In spite of his mental preparations, the shock kept him conscious. He didn’t know if he screamed, though he must have done, while all his concentration was on the incredible, monstrous agony. Then it was, mercifully, more than he could bear and as the spinning blade struck bone, he fainted at once.
He was floating above, watching in horrified paralysis as she sliced through the right leg just above the ankle, and then, without pause or reflection, began on the left, leaving the bone white and stark and neat with tiny splinters flying out like stars, and all the flesh and sinews curling away in red and white worms.
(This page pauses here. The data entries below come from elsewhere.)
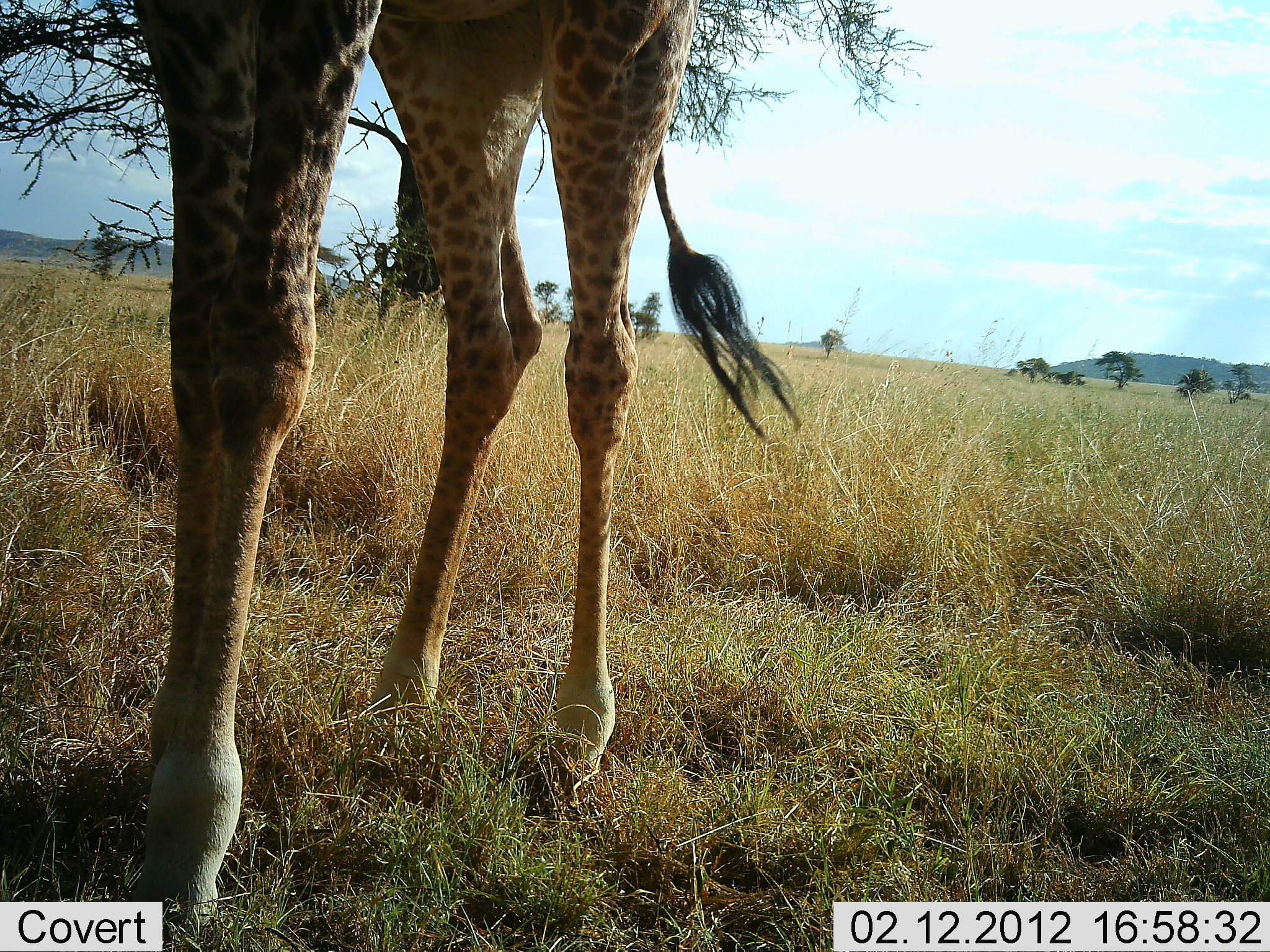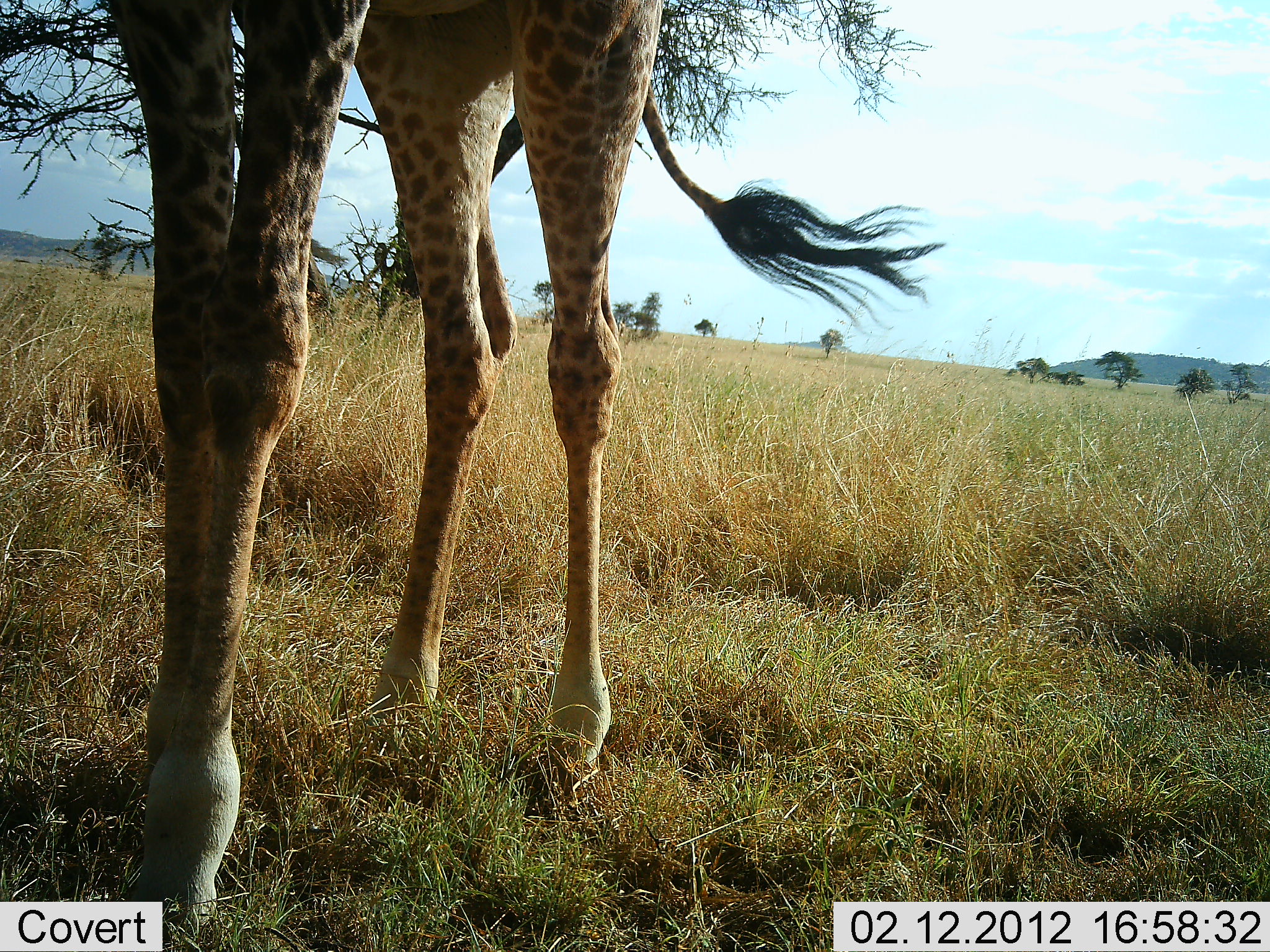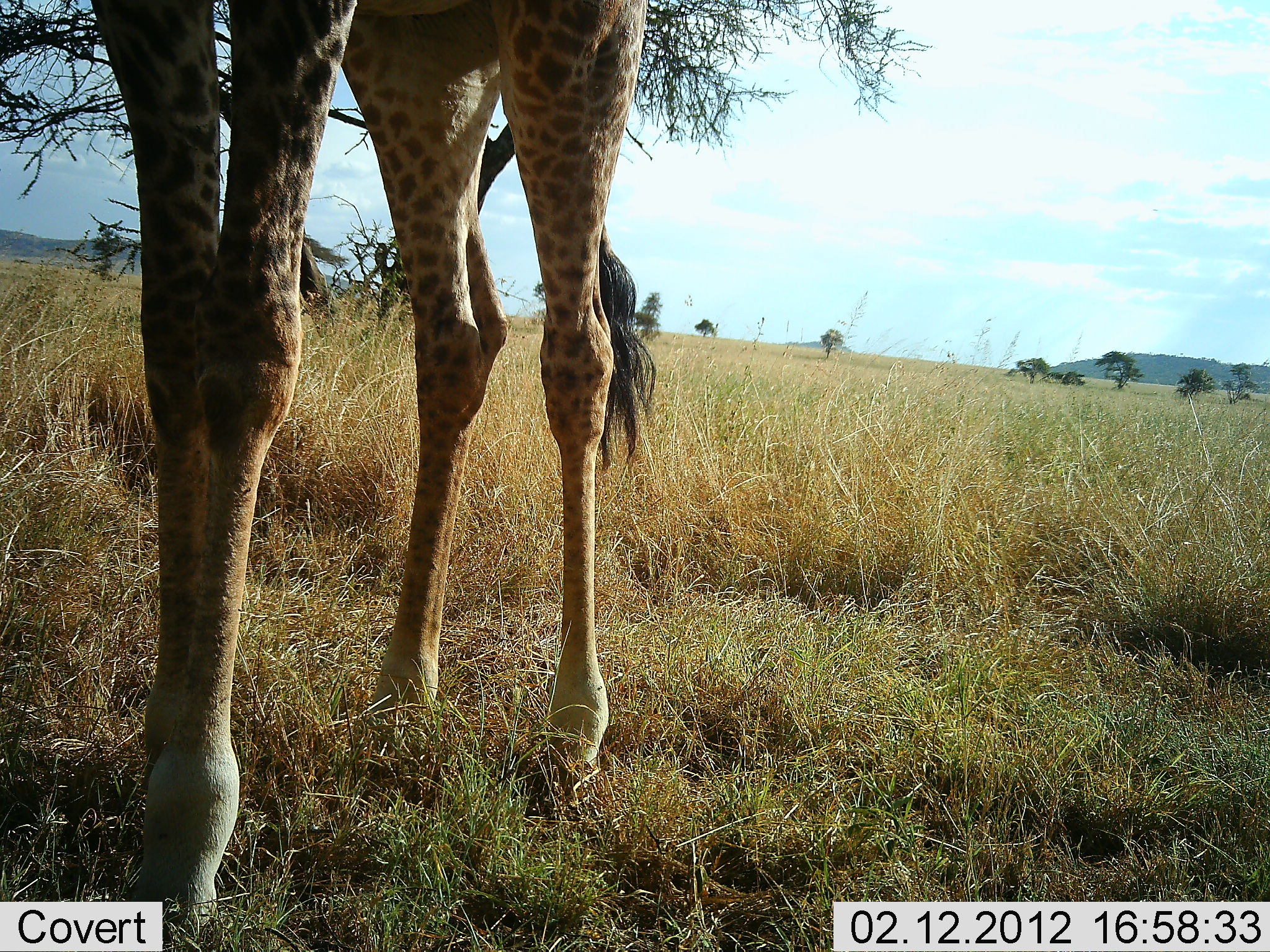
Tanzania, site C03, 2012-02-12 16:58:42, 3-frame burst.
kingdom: Animalia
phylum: Chordata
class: Mammalia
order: Artiodactyla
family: Giraffidae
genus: Giraffa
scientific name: Giraffa camelopardalis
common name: giraffe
Giraffe (Giraffa camelopardalis), count 1. Behavior (volunteer vote fractions): standing 88%, resting 0%, moving 6%, interacting 0%. Young present (vote fraction): 0%. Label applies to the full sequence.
The feet fell, like meat for the butchers. The rest of the imprisoned body lay quite immovable. Blood pumped out and soaked into the straw.
Then the body twitched. It wasn’t dead. Above, in the thick shadows up by the cobwebbed rafters, Primo hovered and stared. So much blood. It looked thin and watery where it dripped, then thick and black as it soaked the straw below. He was discovering that an unhampered spirit could still feel exceedingly sick.
From where he was now he could see the entire barn. It was cluttered, the battered car in the middle beside rusty old farm implements long discarded. Bent metal, the bald tyres of a tractor, parts of a plough and a boom sprayer, spades, rakes and buckets, a one wheeled barrow and a roll of chicken wire. The big doors were wedged shut, a sliver of sunshine glaring in through the planks from outside. There was the scuttle of something, mice perhaps. There was other stuff too. Heaps of old blankets. Hanging bridles and the remains of a saddle. Coiled rope.